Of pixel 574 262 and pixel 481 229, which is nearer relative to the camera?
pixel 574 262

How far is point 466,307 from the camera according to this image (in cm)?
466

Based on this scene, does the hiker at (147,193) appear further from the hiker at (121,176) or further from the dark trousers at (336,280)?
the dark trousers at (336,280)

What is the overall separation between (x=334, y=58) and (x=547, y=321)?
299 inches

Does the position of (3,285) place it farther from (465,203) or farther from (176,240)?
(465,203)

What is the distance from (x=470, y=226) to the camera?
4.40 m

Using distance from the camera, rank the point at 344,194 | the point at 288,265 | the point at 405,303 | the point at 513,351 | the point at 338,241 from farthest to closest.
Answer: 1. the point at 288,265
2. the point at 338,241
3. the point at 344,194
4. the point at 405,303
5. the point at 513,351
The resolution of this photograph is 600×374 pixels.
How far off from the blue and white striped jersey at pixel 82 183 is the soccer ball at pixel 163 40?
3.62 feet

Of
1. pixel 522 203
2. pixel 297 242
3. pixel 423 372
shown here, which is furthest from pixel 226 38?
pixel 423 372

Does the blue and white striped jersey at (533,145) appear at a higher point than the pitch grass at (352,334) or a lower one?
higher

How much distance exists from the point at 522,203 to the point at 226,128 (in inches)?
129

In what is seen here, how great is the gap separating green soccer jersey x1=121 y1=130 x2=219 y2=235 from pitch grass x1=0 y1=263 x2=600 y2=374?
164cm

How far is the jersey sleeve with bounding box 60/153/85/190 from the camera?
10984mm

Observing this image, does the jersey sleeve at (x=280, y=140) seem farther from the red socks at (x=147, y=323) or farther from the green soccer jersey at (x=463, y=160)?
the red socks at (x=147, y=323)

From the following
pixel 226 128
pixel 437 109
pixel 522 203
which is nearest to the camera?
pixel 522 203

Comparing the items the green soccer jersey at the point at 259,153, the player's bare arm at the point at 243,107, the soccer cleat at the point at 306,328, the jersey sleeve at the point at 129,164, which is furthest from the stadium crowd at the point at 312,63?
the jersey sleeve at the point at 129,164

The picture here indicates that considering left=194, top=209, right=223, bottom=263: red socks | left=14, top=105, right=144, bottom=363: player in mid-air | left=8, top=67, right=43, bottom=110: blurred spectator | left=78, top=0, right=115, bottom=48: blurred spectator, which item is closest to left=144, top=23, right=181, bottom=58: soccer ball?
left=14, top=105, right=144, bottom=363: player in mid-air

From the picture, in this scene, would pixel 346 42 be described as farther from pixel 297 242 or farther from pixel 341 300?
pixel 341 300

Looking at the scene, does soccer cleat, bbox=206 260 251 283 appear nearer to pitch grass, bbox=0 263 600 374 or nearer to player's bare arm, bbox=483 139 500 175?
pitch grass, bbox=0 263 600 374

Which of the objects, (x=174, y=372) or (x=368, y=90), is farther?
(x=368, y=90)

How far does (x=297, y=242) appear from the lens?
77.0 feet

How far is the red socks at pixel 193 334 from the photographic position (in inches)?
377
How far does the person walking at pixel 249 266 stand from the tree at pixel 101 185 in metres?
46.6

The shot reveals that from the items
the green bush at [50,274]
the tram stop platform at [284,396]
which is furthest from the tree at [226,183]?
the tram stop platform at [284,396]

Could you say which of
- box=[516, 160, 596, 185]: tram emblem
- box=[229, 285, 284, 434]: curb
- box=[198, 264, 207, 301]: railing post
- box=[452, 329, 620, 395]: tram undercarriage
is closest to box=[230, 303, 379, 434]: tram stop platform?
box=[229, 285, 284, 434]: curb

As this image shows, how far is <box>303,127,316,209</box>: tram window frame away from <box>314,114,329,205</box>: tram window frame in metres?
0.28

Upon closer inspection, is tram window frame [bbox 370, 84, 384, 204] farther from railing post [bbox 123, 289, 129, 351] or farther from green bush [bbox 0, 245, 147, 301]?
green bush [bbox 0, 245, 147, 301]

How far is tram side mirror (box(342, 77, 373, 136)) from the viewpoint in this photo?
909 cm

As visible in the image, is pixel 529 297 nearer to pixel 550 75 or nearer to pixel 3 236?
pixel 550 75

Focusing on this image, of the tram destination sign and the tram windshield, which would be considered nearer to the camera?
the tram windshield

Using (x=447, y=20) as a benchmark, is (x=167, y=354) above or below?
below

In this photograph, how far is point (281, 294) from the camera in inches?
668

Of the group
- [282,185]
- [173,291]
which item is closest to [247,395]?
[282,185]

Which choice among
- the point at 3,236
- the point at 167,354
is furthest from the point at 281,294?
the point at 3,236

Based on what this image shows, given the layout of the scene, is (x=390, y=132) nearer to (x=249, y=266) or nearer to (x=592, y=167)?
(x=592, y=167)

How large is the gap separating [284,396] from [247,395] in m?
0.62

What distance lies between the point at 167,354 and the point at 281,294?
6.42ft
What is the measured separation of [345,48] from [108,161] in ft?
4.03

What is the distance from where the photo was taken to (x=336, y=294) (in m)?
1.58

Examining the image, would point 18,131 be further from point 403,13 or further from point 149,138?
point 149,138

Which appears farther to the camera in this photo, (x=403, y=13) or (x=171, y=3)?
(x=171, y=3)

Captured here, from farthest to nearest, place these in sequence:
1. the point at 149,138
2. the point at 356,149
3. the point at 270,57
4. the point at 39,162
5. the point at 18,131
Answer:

_Task objective_. Repeat exactly the lines starting at the line with "Of the group" and ending with the final line of the entries. Include nothing else.

_Written response_.
Of the group
- [282,185]
- [173,291]
which item is closest to [247,395]?
[282,185]

Which choice among
- the point at 3,236
- the point at 167,354
is furthest from the point at 281,294?
the point at 3,236

Based on what this image shows, given the layout of the scene, is (x=390, y=132) nearer to (x=249, y=266) or nearer to (x=592, y=167)?
(x=592, y=167)

How large is the gap separating [284,396] from [247,395] in m?
0.62

What distance lies between the point at 167,354 and the point at 281,294?
6.42ft
What is the measured separation of [345,48] from [108,161] in ft?
4.03

What is the distance from where the photo was taken to (x=336, y=294) (in m)?
1.58

Examining the image, would point 18,131 be further from point 403,13 or further from point 149,138?
point 149,138

Which appears farther to the camera in this photo, (x=403, y=13) or (x=171, y=3)?
(x=171, y=3)

Captured here, from farthest to nearest, place these in sequence:
1. the point at 149,138
2. the point at 356,149
3. the point at 270,57
4. the point at 39,162
5. the point at 18,131
Answer:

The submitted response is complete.